→ DATI ESTRATTI
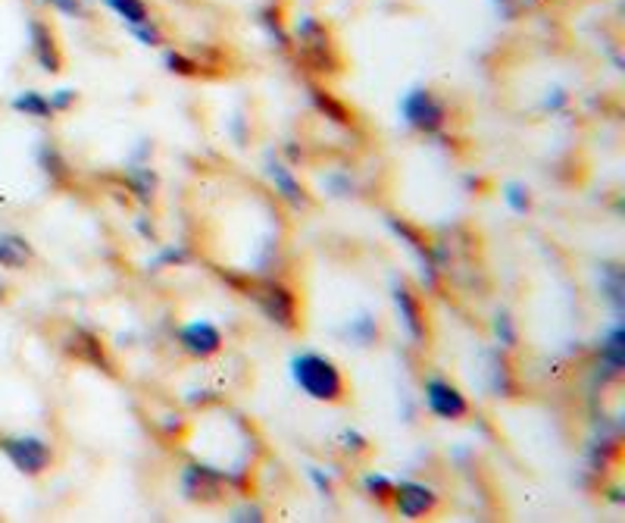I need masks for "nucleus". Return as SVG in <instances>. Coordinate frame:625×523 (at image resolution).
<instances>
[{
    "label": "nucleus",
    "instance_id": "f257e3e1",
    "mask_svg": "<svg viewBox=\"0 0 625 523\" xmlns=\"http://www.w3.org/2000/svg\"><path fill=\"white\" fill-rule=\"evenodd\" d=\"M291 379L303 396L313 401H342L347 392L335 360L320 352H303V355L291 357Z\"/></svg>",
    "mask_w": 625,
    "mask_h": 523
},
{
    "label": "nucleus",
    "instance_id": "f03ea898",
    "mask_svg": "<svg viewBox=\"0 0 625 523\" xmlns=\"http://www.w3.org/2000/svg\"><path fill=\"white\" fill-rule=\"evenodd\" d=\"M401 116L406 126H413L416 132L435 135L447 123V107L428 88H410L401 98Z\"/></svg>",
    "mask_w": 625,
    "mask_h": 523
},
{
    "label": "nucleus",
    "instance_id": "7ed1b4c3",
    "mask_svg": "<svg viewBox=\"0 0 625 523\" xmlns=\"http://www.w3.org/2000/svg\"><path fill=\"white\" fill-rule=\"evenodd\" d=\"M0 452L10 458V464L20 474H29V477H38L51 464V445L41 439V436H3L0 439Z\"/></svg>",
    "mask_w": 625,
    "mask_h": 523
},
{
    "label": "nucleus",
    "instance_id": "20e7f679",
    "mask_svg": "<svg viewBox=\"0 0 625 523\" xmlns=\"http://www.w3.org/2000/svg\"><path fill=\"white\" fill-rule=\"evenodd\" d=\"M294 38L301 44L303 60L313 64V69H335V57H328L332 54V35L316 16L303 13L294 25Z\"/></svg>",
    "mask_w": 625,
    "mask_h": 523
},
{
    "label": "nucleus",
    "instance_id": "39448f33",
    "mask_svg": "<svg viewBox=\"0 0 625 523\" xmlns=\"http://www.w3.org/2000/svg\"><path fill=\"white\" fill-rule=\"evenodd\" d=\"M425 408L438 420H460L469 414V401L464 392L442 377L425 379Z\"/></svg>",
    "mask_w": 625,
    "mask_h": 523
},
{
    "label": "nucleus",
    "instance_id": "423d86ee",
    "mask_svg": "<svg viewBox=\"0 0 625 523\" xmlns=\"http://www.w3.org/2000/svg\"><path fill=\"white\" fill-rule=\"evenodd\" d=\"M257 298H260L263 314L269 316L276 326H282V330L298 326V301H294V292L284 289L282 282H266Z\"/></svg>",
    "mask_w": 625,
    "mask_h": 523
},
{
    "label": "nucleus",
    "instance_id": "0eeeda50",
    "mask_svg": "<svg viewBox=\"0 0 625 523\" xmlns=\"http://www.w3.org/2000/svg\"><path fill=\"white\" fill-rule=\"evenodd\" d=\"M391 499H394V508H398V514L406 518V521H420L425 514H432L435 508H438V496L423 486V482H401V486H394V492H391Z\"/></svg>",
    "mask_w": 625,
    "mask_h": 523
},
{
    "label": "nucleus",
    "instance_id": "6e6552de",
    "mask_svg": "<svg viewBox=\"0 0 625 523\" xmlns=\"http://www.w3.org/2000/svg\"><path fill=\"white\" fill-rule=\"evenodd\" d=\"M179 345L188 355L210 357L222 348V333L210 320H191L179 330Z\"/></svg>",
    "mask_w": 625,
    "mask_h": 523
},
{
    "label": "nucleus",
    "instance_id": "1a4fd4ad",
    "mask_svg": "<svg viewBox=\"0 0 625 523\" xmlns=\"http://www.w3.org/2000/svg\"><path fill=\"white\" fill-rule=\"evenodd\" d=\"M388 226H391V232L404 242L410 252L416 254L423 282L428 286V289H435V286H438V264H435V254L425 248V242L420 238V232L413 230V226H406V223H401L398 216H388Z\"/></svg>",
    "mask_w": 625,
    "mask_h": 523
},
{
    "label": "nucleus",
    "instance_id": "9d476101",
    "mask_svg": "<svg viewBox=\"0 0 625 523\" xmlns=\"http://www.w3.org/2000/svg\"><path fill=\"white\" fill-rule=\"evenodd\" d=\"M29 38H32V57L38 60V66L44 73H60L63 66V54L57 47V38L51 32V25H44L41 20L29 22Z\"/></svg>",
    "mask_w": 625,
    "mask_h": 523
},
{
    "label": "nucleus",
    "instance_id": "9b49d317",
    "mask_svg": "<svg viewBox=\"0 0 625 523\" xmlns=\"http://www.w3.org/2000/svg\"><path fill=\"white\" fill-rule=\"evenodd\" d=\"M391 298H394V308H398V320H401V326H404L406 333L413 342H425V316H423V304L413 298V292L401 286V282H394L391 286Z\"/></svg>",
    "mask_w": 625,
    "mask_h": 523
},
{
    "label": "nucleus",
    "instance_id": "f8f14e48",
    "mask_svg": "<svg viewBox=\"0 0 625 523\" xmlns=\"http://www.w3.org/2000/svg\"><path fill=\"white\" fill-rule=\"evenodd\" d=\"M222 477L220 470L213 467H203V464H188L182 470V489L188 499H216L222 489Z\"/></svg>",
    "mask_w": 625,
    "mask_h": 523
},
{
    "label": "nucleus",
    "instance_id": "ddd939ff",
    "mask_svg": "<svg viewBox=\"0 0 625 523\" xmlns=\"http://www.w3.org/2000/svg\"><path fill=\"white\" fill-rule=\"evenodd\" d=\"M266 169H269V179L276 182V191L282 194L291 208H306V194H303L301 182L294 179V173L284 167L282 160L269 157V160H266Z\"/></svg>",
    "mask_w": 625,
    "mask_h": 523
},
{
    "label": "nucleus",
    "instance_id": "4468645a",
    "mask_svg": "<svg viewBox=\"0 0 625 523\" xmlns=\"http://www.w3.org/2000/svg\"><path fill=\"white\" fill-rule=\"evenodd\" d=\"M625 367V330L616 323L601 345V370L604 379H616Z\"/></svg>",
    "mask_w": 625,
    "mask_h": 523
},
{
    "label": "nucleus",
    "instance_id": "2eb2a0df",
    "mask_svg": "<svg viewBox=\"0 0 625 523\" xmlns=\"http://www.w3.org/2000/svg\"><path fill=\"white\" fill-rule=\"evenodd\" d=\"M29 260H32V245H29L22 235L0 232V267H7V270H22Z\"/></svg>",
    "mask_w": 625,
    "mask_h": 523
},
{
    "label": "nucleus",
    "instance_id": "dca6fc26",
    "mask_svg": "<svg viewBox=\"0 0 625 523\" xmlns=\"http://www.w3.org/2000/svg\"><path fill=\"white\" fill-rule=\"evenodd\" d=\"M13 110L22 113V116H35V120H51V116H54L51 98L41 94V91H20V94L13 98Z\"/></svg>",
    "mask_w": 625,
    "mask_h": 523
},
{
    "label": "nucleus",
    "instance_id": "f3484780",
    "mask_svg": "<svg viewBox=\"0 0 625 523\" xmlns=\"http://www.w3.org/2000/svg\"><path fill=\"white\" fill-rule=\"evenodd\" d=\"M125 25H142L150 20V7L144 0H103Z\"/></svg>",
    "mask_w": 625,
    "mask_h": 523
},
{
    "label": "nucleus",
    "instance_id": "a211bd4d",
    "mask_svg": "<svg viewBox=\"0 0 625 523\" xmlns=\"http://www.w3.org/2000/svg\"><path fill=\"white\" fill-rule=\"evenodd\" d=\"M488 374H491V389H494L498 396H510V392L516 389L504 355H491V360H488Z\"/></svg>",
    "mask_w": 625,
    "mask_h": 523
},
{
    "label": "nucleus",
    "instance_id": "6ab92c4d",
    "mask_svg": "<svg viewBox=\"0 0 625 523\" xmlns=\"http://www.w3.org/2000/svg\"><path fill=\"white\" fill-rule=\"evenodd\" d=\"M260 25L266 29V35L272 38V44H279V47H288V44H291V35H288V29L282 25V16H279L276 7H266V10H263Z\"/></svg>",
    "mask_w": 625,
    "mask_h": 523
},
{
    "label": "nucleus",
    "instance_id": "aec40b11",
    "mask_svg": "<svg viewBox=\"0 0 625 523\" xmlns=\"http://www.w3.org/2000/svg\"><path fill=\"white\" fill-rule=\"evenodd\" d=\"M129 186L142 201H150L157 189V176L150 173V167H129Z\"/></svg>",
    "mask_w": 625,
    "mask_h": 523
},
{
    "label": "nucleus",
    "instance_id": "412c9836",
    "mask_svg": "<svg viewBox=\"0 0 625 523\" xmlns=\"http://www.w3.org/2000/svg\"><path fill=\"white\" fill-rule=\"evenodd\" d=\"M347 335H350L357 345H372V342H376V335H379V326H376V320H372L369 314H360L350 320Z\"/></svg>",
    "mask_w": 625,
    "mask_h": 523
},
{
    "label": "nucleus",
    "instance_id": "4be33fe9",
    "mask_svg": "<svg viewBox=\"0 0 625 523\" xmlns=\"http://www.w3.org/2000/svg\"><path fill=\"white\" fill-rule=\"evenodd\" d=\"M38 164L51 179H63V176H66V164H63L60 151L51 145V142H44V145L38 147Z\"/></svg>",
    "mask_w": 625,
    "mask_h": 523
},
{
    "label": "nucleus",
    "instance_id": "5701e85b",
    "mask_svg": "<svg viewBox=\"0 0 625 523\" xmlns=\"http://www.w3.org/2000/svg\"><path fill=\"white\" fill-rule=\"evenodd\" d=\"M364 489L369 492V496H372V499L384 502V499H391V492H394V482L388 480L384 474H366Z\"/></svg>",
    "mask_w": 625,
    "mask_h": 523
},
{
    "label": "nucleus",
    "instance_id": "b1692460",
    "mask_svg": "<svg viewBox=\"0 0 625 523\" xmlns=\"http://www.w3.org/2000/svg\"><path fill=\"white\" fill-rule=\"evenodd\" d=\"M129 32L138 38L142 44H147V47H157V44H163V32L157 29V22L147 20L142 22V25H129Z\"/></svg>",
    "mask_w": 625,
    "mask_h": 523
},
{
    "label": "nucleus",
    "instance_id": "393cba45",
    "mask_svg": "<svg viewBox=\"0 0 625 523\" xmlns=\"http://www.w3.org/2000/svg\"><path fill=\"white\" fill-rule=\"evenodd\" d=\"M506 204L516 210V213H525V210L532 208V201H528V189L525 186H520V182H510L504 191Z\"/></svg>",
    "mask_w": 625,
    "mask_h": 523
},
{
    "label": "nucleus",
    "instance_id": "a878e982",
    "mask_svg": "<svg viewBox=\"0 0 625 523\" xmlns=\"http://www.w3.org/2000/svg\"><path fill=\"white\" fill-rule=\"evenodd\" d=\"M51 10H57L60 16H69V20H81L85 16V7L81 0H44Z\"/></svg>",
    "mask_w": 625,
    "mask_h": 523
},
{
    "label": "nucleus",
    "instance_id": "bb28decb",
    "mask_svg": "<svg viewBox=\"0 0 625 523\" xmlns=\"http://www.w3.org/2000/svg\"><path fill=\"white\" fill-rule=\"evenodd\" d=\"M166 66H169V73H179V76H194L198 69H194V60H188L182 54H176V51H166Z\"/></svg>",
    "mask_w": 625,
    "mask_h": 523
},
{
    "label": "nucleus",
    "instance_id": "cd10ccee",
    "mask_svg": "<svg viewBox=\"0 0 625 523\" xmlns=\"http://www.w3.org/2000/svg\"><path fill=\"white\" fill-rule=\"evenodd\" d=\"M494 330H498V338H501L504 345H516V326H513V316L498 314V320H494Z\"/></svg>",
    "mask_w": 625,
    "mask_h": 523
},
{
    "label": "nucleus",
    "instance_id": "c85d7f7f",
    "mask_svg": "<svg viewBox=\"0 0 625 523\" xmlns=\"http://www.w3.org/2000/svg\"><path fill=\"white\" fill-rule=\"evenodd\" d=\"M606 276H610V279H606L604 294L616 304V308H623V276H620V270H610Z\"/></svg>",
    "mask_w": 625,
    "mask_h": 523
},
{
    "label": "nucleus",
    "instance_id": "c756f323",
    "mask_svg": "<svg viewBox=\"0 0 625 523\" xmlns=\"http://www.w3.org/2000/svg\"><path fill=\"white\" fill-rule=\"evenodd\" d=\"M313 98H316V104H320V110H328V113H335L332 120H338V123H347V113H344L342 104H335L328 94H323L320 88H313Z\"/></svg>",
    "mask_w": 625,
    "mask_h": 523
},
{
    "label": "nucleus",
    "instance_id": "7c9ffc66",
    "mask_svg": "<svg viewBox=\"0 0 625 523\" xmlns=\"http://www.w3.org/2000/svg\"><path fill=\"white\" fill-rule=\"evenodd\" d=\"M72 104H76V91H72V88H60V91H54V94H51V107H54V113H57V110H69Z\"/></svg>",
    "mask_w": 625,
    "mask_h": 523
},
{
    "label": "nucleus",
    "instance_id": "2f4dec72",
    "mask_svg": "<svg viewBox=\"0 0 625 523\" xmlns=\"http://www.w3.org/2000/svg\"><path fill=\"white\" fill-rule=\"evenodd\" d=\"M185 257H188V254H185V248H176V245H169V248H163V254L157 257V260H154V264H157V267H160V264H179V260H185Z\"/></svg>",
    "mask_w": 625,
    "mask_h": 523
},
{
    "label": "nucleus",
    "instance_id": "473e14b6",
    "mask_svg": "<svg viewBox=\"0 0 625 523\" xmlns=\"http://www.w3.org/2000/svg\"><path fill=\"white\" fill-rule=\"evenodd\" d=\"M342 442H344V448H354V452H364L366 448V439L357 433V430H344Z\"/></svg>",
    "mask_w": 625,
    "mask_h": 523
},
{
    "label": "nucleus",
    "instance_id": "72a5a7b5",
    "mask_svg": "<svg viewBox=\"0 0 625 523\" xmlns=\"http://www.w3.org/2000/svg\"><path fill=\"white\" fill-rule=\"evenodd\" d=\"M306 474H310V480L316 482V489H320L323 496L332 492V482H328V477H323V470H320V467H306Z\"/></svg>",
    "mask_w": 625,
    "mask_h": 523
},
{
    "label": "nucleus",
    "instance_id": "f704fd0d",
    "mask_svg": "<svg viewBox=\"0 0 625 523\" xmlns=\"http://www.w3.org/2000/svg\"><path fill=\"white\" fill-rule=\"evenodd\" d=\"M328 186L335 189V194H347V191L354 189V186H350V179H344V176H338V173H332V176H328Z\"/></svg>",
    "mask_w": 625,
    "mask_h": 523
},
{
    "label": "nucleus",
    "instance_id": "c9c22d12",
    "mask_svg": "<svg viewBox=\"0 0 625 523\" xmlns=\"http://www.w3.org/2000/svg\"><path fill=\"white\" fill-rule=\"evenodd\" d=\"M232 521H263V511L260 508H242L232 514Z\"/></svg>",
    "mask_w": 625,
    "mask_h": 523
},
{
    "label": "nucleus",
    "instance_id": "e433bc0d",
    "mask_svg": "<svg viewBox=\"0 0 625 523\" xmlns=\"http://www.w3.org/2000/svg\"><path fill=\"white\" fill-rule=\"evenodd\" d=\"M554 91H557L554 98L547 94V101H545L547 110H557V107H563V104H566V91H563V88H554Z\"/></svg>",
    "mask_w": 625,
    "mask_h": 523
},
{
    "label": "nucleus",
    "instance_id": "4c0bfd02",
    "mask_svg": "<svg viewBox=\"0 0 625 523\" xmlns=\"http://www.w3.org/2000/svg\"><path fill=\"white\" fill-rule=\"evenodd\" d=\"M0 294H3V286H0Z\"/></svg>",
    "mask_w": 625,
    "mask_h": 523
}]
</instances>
---
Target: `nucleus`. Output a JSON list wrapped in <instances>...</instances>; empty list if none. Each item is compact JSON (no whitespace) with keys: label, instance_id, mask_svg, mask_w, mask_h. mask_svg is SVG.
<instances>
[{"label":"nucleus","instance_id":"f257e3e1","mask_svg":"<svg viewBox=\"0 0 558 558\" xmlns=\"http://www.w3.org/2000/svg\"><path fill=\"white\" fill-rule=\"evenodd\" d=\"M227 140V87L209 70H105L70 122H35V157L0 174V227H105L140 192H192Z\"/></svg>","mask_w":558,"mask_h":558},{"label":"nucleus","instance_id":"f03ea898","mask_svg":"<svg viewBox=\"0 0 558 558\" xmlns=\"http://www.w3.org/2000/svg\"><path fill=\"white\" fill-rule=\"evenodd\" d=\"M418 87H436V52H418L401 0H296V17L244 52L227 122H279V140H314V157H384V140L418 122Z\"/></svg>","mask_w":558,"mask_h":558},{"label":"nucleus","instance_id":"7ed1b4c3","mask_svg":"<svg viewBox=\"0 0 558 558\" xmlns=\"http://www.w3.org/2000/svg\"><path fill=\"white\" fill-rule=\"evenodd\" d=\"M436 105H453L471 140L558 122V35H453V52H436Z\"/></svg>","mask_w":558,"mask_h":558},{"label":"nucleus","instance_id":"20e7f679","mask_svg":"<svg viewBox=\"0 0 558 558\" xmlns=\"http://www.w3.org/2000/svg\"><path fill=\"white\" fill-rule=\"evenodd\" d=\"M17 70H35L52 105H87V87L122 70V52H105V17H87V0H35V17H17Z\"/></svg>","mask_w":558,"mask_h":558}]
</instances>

→ REQUISITI ESERCIZIO
Indica quante righe dei dati estratti contengono la stringa "JSON". Scrivi soltanto il numero.

→ RISPOSTA
1